• ASSIGNED TASK
In the entries that follow, the first line to write out is the one containing "A Fortunate Store", and the last is the one containing "18 Employment cases". Reproduce that stretch exactly, with nothing before or after it.

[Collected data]
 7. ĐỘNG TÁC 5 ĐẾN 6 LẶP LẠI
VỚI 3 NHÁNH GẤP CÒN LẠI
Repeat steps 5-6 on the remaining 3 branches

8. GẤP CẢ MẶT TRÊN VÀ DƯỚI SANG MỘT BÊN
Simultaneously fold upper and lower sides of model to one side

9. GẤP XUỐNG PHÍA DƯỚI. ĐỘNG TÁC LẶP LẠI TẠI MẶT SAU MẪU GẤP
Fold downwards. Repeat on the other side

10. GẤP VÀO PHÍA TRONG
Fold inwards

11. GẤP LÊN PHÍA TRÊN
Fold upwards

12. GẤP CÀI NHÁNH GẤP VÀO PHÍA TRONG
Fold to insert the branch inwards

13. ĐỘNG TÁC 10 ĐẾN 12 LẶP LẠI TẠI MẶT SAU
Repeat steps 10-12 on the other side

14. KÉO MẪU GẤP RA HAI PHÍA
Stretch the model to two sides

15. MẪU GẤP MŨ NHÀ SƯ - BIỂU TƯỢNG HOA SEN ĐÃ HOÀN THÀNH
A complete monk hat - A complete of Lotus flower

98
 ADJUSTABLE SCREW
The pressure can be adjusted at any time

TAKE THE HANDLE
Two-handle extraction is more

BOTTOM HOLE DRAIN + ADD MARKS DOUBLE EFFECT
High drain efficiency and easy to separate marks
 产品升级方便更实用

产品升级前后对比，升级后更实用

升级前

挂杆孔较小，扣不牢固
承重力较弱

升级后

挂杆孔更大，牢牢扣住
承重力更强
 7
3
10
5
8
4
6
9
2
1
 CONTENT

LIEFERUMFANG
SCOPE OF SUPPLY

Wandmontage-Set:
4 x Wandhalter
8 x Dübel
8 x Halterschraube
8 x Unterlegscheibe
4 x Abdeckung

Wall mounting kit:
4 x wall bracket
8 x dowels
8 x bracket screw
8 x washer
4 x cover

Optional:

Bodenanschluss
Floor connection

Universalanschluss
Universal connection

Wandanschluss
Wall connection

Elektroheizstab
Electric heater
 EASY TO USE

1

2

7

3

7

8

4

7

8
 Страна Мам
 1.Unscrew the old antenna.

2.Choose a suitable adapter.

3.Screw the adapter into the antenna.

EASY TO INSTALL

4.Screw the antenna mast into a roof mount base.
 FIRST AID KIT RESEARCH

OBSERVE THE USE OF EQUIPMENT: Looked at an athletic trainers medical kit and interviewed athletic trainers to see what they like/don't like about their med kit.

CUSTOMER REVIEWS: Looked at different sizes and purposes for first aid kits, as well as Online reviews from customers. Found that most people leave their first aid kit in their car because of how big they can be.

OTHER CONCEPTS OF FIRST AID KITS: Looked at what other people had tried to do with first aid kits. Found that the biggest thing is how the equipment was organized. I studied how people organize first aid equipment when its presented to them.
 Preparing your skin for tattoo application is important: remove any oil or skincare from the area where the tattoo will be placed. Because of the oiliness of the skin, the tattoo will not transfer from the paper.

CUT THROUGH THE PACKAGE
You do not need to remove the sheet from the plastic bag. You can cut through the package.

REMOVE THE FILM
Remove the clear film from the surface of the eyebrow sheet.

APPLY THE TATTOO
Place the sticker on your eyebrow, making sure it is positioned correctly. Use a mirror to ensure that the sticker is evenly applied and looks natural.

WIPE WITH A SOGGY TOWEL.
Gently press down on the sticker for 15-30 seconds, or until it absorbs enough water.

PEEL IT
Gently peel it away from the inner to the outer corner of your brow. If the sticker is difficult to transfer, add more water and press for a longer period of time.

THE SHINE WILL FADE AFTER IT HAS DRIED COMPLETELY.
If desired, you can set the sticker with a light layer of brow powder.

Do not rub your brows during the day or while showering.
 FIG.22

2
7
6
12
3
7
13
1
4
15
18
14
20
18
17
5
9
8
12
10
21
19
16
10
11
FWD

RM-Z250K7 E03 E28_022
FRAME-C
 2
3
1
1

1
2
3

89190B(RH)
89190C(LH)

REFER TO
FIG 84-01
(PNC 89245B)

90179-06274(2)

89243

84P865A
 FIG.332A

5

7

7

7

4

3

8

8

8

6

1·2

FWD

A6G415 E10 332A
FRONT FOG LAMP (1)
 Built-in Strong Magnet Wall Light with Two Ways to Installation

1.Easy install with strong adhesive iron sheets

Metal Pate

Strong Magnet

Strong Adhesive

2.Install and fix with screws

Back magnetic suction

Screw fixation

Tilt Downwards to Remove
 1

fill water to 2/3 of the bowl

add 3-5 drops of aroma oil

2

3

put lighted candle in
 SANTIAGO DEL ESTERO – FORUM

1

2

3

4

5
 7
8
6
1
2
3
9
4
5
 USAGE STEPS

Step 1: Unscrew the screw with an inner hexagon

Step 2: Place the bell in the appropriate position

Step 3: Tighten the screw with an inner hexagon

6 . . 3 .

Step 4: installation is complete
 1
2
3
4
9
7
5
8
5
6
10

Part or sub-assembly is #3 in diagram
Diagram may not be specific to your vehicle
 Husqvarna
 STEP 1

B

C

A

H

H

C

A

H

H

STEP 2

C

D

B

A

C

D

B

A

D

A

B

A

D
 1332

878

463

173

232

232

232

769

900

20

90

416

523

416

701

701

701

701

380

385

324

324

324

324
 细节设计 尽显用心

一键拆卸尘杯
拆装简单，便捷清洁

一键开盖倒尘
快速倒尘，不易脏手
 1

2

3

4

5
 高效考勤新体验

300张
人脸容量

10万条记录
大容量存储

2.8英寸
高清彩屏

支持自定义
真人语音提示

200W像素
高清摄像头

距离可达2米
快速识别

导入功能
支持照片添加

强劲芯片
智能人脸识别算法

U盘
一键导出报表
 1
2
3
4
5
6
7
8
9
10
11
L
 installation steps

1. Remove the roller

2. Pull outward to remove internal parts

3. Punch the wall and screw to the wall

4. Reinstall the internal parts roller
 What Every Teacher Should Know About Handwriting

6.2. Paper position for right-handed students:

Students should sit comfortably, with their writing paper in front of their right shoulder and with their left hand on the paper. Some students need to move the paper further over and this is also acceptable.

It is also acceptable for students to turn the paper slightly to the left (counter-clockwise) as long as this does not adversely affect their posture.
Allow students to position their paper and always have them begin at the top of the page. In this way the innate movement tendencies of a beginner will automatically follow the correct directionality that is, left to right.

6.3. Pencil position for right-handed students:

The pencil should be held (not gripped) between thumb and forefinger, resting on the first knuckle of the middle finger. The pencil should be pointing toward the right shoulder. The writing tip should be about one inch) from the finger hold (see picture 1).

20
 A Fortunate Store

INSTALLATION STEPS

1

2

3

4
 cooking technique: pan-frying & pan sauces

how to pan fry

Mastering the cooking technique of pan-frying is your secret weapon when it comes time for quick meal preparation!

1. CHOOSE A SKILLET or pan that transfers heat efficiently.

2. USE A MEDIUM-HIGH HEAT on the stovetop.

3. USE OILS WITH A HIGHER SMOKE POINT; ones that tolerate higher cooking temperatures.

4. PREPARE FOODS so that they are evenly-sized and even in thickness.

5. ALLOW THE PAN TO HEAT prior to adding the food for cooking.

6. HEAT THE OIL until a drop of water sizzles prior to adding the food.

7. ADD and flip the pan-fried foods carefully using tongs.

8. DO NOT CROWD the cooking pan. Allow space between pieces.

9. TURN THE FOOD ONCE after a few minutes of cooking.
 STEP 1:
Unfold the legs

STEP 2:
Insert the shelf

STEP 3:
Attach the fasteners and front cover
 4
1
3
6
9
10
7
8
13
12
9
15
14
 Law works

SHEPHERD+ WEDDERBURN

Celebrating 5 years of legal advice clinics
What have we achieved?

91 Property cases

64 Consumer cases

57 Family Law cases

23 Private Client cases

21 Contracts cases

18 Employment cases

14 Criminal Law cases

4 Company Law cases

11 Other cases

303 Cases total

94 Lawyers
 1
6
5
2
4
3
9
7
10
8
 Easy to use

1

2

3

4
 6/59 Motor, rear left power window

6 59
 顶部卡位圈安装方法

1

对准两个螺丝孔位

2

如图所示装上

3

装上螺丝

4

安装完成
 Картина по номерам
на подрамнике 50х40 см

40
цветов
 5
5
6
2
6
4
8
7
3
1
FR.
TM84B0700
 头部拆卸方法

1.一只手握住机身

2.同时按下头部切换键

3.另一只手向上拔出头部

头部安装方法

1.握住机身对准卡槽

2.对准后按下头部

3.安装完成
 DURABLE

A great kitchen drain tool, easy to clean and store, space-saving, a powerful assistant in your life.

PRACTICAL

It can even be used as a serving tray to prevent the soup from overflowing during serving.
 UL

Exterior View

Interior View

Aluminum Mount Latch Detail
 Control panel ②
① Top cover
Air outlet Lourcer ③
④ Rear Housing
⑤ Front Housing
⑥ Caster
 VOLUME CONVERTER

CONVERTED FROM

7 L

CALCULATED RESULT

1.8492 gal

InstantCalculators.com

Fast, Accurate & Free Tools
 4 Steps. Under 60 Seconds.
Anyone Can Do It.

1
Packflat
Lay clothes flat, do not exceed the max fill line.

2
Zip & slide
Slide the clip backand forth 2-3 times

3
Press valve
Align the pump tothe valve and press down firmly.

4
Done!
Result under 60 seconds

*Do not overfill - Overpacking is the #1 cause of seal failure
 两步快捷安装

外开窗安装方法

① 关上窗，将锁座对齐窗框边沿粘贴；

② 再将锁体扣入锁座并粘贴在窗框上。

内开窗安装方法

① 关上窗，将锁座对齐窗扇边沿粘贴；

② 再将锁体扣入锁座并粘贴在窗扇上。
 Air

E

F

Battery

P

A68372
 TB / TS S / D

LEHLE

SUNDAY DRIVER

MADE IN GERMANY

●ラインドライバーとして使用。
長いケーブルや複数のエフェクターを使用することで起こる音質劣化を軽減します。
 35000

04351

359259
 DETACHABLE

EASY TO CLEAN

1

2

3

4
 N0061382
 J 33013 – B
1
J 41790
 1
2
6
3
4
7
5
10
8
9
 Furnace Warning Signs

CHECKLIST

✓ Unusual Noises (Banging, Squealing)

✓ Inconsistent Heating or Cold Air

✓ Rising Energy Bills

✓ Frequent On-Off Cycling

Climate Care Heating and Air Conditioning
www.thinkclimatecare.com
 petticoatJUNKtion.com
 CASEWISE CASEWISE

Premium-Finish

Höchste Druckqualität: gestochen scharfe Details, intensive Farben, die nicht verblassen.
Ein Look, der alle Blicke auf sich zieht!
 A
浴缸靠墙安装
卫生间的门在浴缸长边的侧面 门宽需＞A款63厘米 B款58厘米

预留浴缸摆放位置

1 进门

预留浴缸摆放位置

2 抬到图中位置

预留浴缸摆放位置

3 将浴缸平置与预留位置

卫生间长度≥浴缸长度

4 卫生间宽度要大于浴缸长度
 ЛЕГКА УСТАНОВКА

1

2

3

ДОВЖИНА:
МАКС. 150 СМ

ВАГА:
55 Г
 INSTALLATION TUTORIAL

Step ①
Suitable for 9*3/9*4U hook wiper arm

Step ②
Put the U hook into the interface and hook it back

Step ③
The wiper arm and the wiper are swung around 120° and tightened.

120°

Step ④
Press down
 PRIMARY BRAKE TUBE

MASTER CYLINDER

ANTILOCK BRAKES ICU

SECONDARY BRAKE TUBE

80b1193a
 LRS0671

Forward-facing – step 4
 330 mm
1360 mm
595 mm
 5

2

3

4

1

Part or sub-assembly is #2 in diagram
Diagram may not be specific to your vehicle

• COMPLETED TASK
 A Fortunate Store

INSTALLATION STEPS

1

2

3

4
 cooking technique: pan-frying & pan sauces

how to pan fry

Mastering the cooking technique of pan-frying is your secret weapon when it comes time for quick meal preparation!

1. CHOOSE A SKILLET or pan that transfers heat efficiently.

2. USE A MEDIUM-HIGH HEAT on the stovetop.

3. USE OILS WITH A HIGHER SMOKE POINT; ones that tolerate higher cooking temperatures.

4. PREPARE FOODS so that they are evenly-sized and even in thickness.

5. ALLOW THE PAN TO HEAT prior to adding the food for cooking.

6. HEAT THE OIL until a drop of water sizzles prior to adding the food.

7. ADD and flip the pan-fried foods carefully using tongs.

8. DO NOT CROWD the cooking pan. Allow space between pieces.

9. TURN THE FOOD ONCE after a few minutes of cooking.
 STEP 1:
Unfold the legs

STEP 2:
Insert the shelf

STEP 3:
Attach the fasteners and front cover
 4
1
3
6
9
10
7
8
13
12
9
15
14
 Law works

SHEPHERD+ WEDDERBURN

Celebrating 5 years of legal advice clinics
What have we achieved?

91 Property cases

64 Consumer cases

57 Family Law cases

23 Private Client cases

21 Contracts cases

18 Employment cases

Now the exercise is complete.